Würdet ihr sagen, dass eure Texte autobiografisch sind? Man kann sich ja alternativ auch davon distanzieren und sagen, ich erzähle die Geschichte einer anderen Person.
TEMMIS: Ja, genau das. Das zweite, das trifft es, glaube ich, ein bisschen besser, weil es ist auf jeden Fall so, dass wenn du irgendwas machst, egal was für Kunst du machst, ist das Fundament davor deine emotionale Innenwelt. Davon kannst du dich nicht lösen. Du kannst nicht die Emotionen ausdrücken, die du selber nicht gefühlt hast, glaube ich, und das spiegelt sich ja dann wieder, also nicht jede Zeile, die in den Songs vorkommt, ist mir tatsächlich passiert. Das ist auch einfach oft assoziativ, aber das ist auch egal. Ich würde deswegen nicht sagen, dass es autobiografisch ist. Autobiografisch klingt ein bisschen eher so, als ob ich so aus meinem Leben erzählen würde, was genau passiert ist und manchmal stimmt das und manchmal stimmt das auch nicht. Der eigentlich dahinter liegende Punkt ist, dass zwischen den Zeilen so ein bisschen ich ist.

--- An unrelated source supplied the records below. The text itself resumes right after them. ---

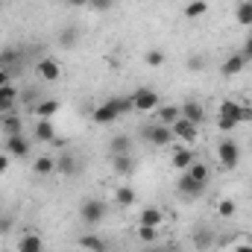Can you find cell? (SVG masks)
Instances as JSON below:
<instances>
[{
    "mask_svg": "<svg viewBox=\"0 0 252 252\" xmlns=\"http://www.w3.org/2000/svg\"><path fill=\"white\" fill-rule=\"evenodd\" d=\"M241 53L247 56V62H252V27H250V32H247V41H244V47H241Z\"/></svg>",
    "mask_w": 252,
    "mask_h": 252,
    "instance_id": "ab89813d",
    "label": "cell"
},
{
    "mask_svg": "<svg viewBox=\"0 0 252 252\" xmlns=\"http://www.w3.org/2000/svg\"><path fill=\"white\" fill-rule=\"evenodd\" d=\"M208 12V3L205 0H190L188 6H185V18H202Z\"/></svg>",
    "mask_w": 252,
    "mask_h": 252,
    "instance_id": "836d02e7",
    "label": "cell"
},
{
    "mask_svg": "<svg viewBox=\"0 0 252 252\" xmlns=\"http://www.w3.org/2000/svg\"><path fill=\"white\" fill-rule=\"evenodd\" d=\"M176 193H179V196H185V199H196V196H202V193H205V185H202V182H196L190 173H179V179H176Z\"/></svg>",
    "mask_w": 252,
    "mask_h": 252,
    "instance_id": "4fadbf2b",
    "label": "cell"
},
{
    "mask_svg": "<svg viewBox=\"0 0 252 252\" xmlns=\"http://www.w3.org/2000/svg\"><path fill=\"white\" fill-rule=\"evenodd\" d=\"M185 173H190V176H193L196 182H202V185H208V179H211V167H208V164H205L202 158H196V161L190 164Z\"/></svg>",
    "mask_w": 252,
    "mask_h": 252,
    "instance_id": "f1b7e54d",
    "label": "cell"
},
{
    "mask_svg": "<svg viewBox=\"0 0 252 252\" xmlns=\"http://www.w3.org/2000/svg\"><path fill=\"white\" fill-rule=\"evenodd\" d=\"M41 252H50V250H41Z\"/></svg>",
    "mask_w": 252,
    "mask_h": 252,
    "instance_id": "c3c4849f",
    "label": "cell"
},
{
    "mask_svg": "<svg viewBox=\"0 0 252 252\" xmlns=\"http://www.w3.org/2000/svg\"><path fill=\"white\" fill-rule=\"evenodd\" d=\"M67 6H73V9H88V0H64Z\"/></svg>",
    "mask_w": 252,
    "mask_h": 252,
    "instance_id": "ee69618b",
    "label": "cell"
},
{
    "mask_svg": "<svg viewBox=\"0 0 252 252\" xmlns=\"http://www.w3.org/2000/svg\"><path fill=\"white\" fill-rule=\"evenodd\" d=\"M0 129H3V135H21L24 132V118L18 115V109L0 115Z\"/></svg>",
    "mask_w": 252,
    "mask_h": 252,
    "instance_id": "603a6c76",
    "label": "cell"
},
{
    "mask_svg": "<svg viewBox=\"0 0 252 252\" xmlns=\"http://www.w3.org/2000/svg\"><path fill=\"white\" fill-rule=\"evenodd\" d=\"M0 9H3V0H0Z\"/></svg>",
    "mask_w": 252,
    "mask_h": 252,
    "instance_id": "7dc6e473",
    "label": "cell"
},
{
    "mask_svg": "<svg viewBox=\"0 0 252 252\" xmlns=\"http://www.w3.org/2000/svg\"><path fill=\"white\" fill-rule=\"evenodd\" d=\"M82 170V161H79V156L73 153V150H59L56 153V173H62V176H76Z\"/></svg>",
    "mask_w": 252,
    "mask_h": 252,
    "instance_id": "9c48e42d",
    "label": "cell"
},
{
    "mask_svg": "<svg viewBox=\"0 0 252 252\" xmlns=\"http://www.w3.org/2000/svg\"><path fill=\"white\" fill-rule=\"evenodd\" d=\"M153 115H156V124L173 126L176 121H179V118H182V109H179L176 103H161V106H158Z\"/></svg>",
    "mask_w": 252,
    "mask_h": 252,
    "instance_id": "44dd1931",
    "label": "cell"
},
{
    "mask_svg": "<svg viewBox=\"0 0 252 252\" xmlns=\"http://www.w3.org/2000/svg\"><path fill=\"white\" fill-rule=\"evenodd\" d=\"M32 173L35 176H50V173H56V156H38L35 161H32Z\"/></svg>",
    "mask_w": 252,
    "mask_h": 252,
    "instance_id": "83f0119b",
    "label": "cell"
},
{
    "mask_svg": "<svg viewBox=\"0 0 252 252\" xmlns=\"http://www.w3.org/2000/svg\"><path fill=\"white\" fill-rule=\"evenodd\" d=\"M235 252H252V244H241V247H238Z\"/></svg>",
    "mask_w": 252,
    "mask_h": 252,
    "instance_id": "f6af8a7d",
    "label": "cell"
},
{
    "mask_svg": "<svg viewBox=\"0 0 252 252\" xmlns=\"http://www.w3.org/2000/svg\"><path fill=\"white\" fill-rule=\"evenodd\" d=\"M164 220H167V217H164V211H161L158 205H147V208H141V214H138V226H153V229H158Z\"/></svg>",
    "mask_w": 252,
    "mask_h": 252,
    "instance_id": "7402d4cb",
    "label": "cell"
},
{
    "mask_svg": "<svg viewBox=\"0 0 252 252\" xmlns=\"http://www.w3.org/2000/svg\"><path fill=\"white\" fill-rule=\"evenodd\" d=\"M79 41H82L79 27H64V30L56 32V47L59 50H73V47H79Z\"/></svg>",
    "mask_w": 252,
    "mask_h": 252,
    "instance_id": "ac0fdd59",
    "label": "cell"
},
{
    "mask_svg": "<svg viewBox=\"0 0 252 252\" xmlns=\"http://www.w3.org/2000/svg\"><path fill=\"white\" fill-rule=\"evenodd\" d=\"M167 252H182V247L179 244H167Z\"/></svg>",
    "mask_w": 252,
    "mask_h": 252,
    "instance_id": "bcb514c9",
    "label": "cell"
},
{
    "mask_svg": "<svg viewBox=\"0 0 252 252\" xmlns=\"http://www.w3.org/2000/svg\"><path fill=\"white\" fill-rule=\"evenodd\" d=\"M135 150V138L126 135V132H118L109 138V156H132Z\"/></svg>",
    "mask_w": 252,
    "mask_h": 252,
    "instance_id": "2e32d148",
    "label": "cell"
},
{
    "mask_svg": "<svg viewBox=\"0 0 252 252\" xmlns=\"http://www.w3.org/2000/svg\"><path fill=\"white\" fill-rule=\"evenodd\" d=\"M135 199H138L135 188H129V185H121V188H115V202H118L121 208H129V205H135Z\"/></svg>",
    "mask_w": 252,
    "mask_h": 252,
    "instance_id": "f546056e",
    "label": "cell"
},
{
    "mask_svg": "<svg viewBox=\"0 0 252 252\" xmlns=\"http://www.w3.org/2000/svg\"><path fill=\"white\" fill-rule=\"evenodd\" d=\"M217 126H220L223 132H232V129H238V124H235L232 118H223V115H217Z\"/></svg>",
    "mask_w": 252,
    "mask_h": 252,
    "instance_id": "f35d334b",
    "label": "cell"
},
{
    "mask_svg": "<svg viewBox=\"0 0 252 252\" xmlns=\"http://www.w3.org/2000/svg\"><path fill=\"white\" fill-rule=\"evenodd\" d=\"M109 161H112V173L121 176V179H129L135 173V167H138L135 156H109Z\"/></svg>",
    "mask_w": 252,
    "mask_h": 252,
    "instance_id": "e0dca14e",
    "label": "cell"
},
{
    "mask_svg": "<svg viewBox=\"0 0 252 252\" xmlns=\"http://www.w3.org/2000/svg\"><path fill=\"white\" fill-rule=\"evenodd\" d=\"M32 138H35L38 144L64 147V141L56 135V124H53V121H35V124H32Z\"/></svg>",
    "mask_w": 252,
    "mask_h": 252,
    "instance_id": "8992f818",
    "label": "cell"
},
{
    "mask_svg": "<svg viewBox=\"0 0 252 252\" xmlns=\"http://www.w3.org/2000/svg\"><path fill=\"white\" fill-rule=\"evenodd\" d=\"M18 97H21V88L12 82V85H3L0 88V115L6 112H15L18 109Z\"/></svg>",
    "mask_w": 252,
    "mask_h": 252,
    "instance_id": "ffe728a7",
    "label": "cell"
},
{
    "mask_svg": "<svg viewBox=\"0 0 252 252\" xmlns=\"http://www.w3.org/2000/svg\"><path fill=\"white\" fill-rule=\"evenodd\" d=\"M196 158H199V156H196V150H193V147L173 144V153H170V167H173V170H179V173H185V170H188Z\"/></svg>",
    "mask_w": 252,
    "mask_h": 252,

Gibts schon bald eine Tour und mehr Releases?
TEMMIS: Zwischen den Konzerten im Sommer versuchen wir auch Musik zu schreiben, neue und vielleicht auch an bestehender Musik, die zu finalisieren vielleicht, aber es gibt jetzt noch keinen konkreten Plan, welche Songs wann als nächstes rauskommen. Und Tour: Ja, aber mehr sagen wir dazu noch nicht.